The Indian Council of Medical Research (ICMR), which is spearheading the country’s war against COVID-19, is an institution of very eminent researchers but they were never the ones who made of rules or laid down the standard operating procedures (SOPs). As the country reels under the effect of the deadly second wave of coronavirus, the question arises if handing over of the huge responsibility of COVID management of 134+ crore people to a group of researchers was the biggest blunder the country could make. What is the solution now, with numbers of death and infection spiralling upwards?

Initially, it all began with testing for COVID-19. Standardising the RT-PCR test was ICMR's call and it was trusted as they are the best in lab handling. But one after the other, framing SOPs, protocols, tabling the do's and don'ts for the entire nation, these things were decided by the ICMR. Even treatment methods like plasma therapy was suggested by them.

Thankfully, the Drug Controller General of India (DCGI) was in charge of approving the COVID-19 vaccines and treatment drugs, say epidemiologists. The initial committee framed by the government had cardiologists, pediatricians and other specialists but virologists and field qualified epidemiologists who were supposed to be at the forefront were almost invisible in decision making.

The ICMR carries out various researches independently and also funds researches in various strata. So, with regard to testing and setting up efficient labs across the country, the ICMR stepping up was still acceptable. But they definitely weren't supposed to be the ones to decide the treatment criteria or lay down the isolation rules and vaccination plans, opine experts.

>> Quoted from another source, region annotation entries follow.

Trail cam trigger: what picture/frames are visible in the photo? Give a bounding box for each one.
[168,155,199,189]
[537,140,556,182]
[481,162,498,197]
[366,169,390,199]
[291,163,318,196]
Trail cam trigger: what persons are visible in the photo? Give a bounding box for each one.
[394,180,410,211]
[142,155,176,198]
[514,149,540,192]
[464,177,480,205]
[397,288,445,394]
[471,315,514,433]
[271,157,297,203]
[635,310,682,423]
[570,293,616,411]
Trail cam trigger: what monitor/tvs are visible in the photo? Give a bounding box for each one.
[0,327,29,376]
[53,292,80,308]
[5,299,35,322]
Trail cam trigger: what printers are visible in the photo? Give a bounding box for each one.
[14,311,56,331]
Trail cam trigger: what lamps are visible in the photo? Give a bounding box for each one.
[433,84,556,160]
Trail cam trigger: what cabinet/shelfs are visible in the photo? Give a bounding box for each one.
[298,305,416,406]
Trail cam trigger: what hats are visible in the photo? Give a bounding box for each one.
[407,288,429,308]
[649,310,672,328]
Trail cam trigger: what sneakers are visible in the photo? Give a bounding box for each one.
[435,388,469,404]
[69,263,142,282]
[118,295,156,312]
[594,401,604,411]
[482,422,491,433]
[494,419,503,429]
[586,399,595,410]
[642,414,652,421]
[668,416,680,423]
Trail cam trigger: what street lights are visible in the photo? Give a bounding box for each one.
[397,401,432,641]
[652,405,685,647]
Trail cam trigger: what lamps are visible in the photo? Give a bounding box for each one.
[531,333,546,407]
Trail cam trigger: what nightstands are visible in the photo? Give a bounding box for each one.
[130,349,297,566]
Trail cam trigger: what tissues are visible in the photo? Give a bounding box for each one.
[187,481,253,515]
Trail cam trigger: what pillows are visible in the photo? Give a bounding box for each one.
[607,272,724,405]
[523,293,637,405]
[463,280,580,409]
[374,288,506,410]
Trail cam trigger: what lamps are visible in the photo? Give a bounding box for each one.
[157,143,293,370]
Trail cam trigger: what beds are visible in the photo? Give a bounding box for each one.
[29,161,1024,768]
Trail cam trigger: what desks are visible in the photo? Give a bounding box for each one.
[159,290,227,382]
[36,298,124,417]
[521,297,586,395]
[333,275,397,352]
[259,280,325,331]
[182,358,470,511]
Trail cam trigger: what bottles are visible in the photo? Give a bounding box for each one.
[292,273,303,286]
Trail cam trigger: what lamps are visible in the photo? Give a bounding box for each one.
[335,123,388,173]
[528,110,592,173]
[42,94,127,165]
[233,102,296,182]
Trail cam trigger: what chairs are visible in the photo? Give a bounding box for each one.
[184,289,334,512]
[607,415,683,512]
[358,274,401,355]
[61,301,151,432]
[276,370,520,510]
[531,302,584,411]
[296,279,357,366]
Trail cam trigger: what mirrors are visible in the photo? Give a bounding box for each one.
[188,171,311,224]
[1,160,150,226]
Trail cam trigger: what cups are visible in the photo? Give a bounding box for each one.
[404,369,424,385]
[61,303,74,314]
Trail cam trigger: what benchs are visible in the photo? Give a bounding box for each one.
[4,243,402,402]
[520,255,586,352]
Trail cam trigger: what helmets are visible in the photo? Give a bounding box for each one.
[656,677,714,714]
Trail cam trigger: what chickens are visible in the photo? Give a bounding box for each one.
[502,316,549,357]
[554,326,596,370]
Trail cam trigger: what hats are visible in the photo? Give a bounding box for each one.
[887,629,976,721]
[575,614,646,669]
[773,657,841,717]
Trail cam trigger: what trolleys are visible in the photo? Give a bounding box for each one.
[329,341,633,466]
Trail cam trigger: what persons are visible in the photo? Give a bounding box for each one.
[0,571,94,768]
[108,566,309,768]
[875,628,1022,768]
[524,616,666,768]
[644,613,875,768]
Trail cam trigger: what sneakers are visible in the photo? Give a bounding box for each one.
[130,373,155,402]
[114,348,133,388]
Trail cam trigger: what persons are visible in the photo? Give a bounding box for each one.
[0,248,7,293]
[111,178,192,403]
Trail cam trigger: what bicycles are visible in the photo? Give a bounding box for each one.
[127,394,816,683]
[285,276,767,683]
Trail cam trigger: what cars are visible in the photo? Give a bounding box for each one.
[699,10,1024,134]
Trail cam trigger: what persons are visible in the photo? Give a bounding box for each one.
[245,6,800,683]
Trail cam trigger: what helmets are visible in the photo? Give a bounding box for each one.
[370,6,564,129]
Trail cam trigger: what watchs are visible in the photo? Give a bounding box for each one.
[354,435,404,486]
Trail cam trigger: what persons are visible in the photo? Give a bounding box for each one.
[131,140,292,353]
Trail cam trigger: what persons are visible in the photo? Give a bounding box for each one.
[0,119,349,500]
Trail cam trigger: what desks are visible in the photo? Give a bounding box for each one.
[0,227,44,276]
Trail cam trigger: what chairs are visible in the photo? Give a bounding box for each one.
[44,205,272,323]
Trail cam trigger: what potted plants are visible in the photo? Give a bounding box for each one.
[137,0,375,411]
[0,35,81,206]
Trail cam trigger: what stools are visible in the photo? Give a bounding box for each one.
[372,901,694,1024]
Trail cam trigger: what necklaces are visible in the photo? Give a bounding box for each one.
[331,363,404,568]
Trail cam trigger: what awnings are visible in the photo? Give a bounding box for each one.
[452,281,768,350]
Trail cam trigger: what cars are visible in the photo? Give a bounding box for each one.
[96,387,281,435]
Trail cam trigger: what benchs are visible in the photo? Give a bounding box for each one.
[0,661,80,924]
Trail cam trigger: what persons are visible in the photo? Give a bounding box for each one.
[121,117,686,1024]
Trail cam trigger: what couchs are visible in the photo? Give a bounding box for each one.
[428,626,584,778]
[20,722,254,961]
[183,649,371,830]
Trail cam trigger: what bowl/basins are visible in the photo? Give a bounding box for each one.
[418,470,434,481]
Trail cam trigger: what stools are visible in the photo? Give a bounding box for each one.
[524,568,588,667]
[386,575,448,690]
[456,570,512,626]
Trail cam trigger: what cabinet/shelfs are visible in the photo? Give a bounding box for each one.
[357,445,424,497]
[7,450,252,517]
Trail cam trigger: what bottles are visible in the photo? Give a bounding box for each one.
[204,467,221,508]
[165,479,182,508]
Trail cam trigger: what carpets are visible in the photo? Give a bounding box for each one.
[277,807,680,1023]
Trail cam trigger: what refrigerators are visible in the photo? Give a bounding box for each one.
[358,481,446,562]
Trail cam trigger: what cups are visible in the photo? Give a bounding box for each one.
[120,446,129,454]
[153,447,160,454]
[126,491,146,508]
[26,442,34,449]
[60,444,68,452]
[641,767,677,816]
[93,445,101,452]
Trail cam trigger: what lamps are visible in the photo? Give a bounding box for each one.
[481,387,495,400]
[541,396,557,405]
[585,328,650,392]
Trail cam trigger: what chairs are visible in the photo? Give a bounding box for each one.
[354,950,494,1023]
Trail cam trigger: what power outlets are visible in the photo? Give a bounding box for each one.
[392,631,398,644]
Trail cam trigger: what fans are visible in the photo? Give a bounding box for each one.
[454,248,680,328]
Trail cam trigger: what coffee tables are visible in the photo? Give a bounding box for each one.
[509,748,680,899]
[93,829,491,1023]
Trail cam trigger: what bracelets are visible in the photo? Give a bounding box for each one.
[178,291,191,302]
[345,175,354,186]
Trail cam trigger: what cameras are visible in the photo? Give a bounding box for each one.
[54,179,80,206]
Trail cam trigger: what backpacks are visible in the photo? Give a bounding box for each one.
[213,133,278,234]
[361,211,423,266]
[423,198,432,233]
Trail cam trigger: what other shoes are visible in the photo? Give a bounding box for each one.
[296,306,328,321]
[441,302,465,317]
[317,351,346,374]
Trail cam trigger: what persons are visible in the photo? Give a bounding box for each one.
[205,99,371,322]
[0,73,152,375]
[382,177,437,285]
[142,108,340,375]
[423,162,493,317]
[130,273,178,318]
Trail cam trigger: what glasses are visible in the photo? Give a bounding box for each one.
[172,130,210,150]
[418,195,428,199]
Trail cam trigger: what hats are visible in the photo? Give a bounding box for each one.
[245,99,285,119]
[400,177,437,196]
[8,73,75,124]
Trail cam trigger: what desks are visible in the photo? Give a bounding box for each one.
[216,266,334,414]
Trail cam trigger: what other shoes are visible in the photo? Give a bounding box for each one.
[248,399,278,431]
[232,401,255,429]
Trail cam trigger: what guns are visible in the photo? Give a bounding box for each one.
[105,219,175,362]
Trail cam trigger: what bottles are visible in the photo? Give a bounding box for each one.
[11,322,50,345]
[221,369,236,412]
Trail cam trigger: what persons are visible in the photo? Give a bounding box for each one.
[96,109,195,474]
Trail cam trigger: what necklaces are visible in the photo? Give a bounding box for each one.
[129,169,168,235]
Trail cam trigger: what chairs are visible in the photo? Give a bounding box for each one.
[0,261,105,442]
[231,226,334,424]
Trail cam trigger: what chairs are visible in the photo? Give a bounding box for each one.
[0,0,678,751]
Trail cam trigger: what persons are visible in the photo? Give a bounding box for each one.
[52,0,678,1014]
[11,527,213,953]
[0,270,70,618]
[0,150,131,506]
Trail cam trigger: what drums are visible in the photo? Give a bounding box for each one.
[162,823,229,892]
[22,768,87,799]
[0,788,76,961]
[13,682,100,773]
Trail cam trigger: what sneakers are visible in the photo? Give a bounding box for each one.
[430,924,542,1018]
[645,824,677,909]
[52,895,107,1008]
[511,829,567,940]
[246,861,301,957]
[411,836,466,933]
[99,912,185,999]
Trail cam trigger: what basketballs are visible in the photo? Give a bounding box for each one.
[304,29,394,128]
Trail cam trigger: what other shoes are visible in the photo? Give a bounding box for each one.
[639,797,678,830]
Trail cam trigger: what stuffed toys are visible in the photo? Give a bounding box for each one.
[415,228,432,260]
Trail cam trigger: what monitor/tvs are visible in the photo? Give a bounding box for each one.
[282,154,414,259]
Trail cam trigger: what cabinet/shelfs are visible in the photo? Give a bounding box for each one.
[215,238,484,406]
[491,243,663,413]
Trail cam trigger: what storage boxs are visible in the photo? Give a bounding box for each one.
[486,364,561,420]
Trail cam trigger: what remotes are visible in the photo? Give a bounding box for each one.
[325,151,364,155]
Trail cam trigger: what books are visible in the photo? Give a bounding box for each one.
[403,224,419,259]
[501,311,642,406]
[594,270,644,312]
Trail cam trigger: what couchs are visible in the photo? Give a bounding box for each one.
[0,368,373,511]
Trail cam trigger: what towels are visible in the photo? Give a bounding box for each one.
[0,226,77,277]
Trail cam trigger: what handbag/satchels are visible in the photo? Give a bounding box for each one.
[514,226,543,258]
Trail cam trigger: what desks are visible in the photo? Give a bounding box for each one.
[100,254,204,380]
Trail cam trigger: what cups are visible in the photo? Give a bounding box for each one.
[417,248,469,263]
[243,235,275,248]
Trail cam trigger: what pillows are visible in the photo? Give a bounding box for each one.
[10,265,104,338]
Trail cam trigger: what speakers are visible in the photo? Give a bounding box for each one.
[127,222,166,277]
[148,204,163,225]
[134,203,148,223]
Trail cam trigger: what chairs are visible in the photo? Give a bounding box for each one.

This probably also explains why there was a promise to the nation that a single RNA strand of coronavirus wouldn't be present by May 16 last year and we, the people, are still struggling to breathe without oxygen support. The situation in states weren't different. The task force committees had eminent cardiologists which encouraged debate amongst medical fraternity as to why there were no epidemiologists on the forefront. Later on, there were technical advisory committees that ‘rectified’ the arrangement and the epidemiologists led the team with every specialist on board that gave a rather wider scope of coverage in pandemic management.

The situation in India continues to be grim till this day. The initial mistake of handing over the reigns of a pandemic into wrong hands had done much damage. Now , we are spending more time and energy trying to rectify earlier mistakes along with struggles to tackle the new ones. Since the magnitude of the pandemic was larger than expected and it was new for everyone, mistakes have happened, says Dr Sunil Kumar D R, Specialist in Public Health Research. “Bypassing expertise didn't do any good, it only slowed down the whole management and led us downwards costing several lives. Better norms and regulations can tackle virus and population efficiently and it is always better late than never,” he adds.